Assistive technology, commonly known as AT, can be as complex as a home automation system or as simple as modified cutlery.
But the desired result is the same, in that anything which helps people independently perform daily activities can be considered AT.
It can be included in a participant’s National Disability Insurance Scheme (NDIS) plan where it is a reasonable and necessary support that will meet their needs and help them pursue their goals.
Most of us use AT in our everyday lives, this could be a television remote or a robotic vacuum cleaner.
For people with disability, AT helps them reach their potential at home, in the community and the workplace by helping them independently perform daily activities.

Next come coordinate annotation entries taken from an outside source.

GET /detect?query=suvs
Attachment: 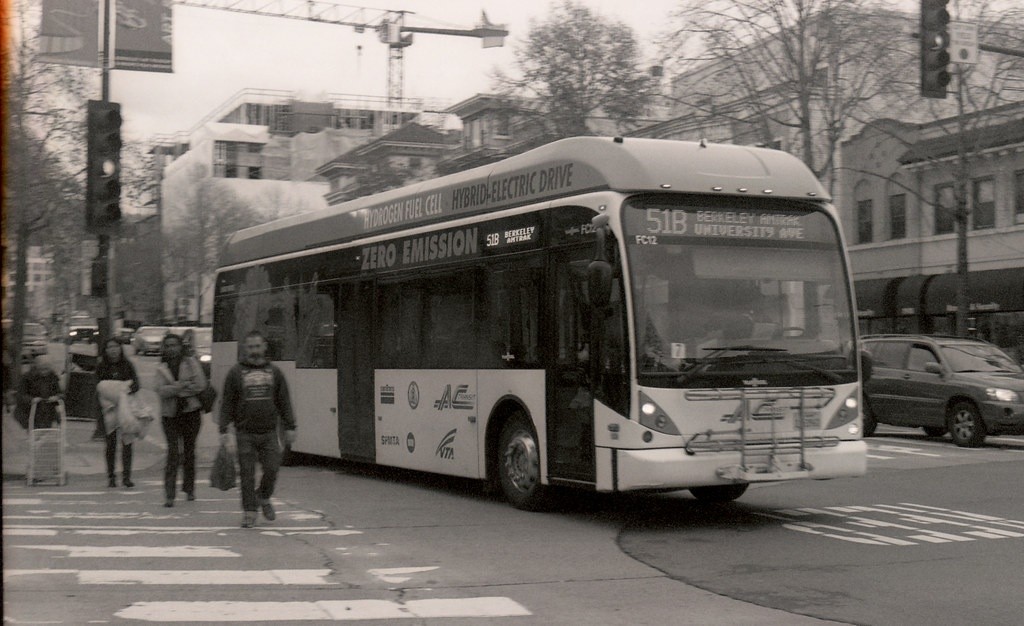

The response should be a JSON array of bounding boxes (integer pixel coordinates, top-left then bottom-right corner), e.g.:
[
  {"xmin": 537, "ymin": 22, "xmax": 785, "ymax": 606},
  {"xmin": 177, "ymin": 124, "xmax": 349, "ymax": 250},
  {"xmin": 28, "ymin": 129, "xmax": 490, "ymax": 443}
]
[{"xmin": 60, "ymin": 314, "xmax": 100, "ymax": 345}]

AT is the blanket term for any piece of equipment, software program or system that provides practical solutions to everyday life activities and can improve, increase and maintain the functional capabilities of people with complex needs.
Some examples of AT are:
- Daily living aids including modified eating utensils, doorknob grippers and key turners
- Sensory aids including loop systems, magnifying lamps, hearing aids and Braille
- Seating and positioning aids for postural support including cushions, adapted seating and standing desks
- Mobility aids including wheelchairs, vehicle modifications and walking sticks
- Recreational aids including adaptive controls for video games, wheelchair accessible tents and adaptive fishing rods or golf clubs
- Home/workplace modifications including ramps, accessible bathrooms, lifts and widened doorways
- Communication devices help people communicate through specialised software including apps
- Prosthetics and orthotics including artificial limbs or other orthotic items
- Computer access aids including modified or alternate keyboards, voice to text software and touch screens
As part of the NDIS Partners in the Community program, APM Communities help people with disability in several regions in Western Australia, Queensland and the Northern Territory to access support.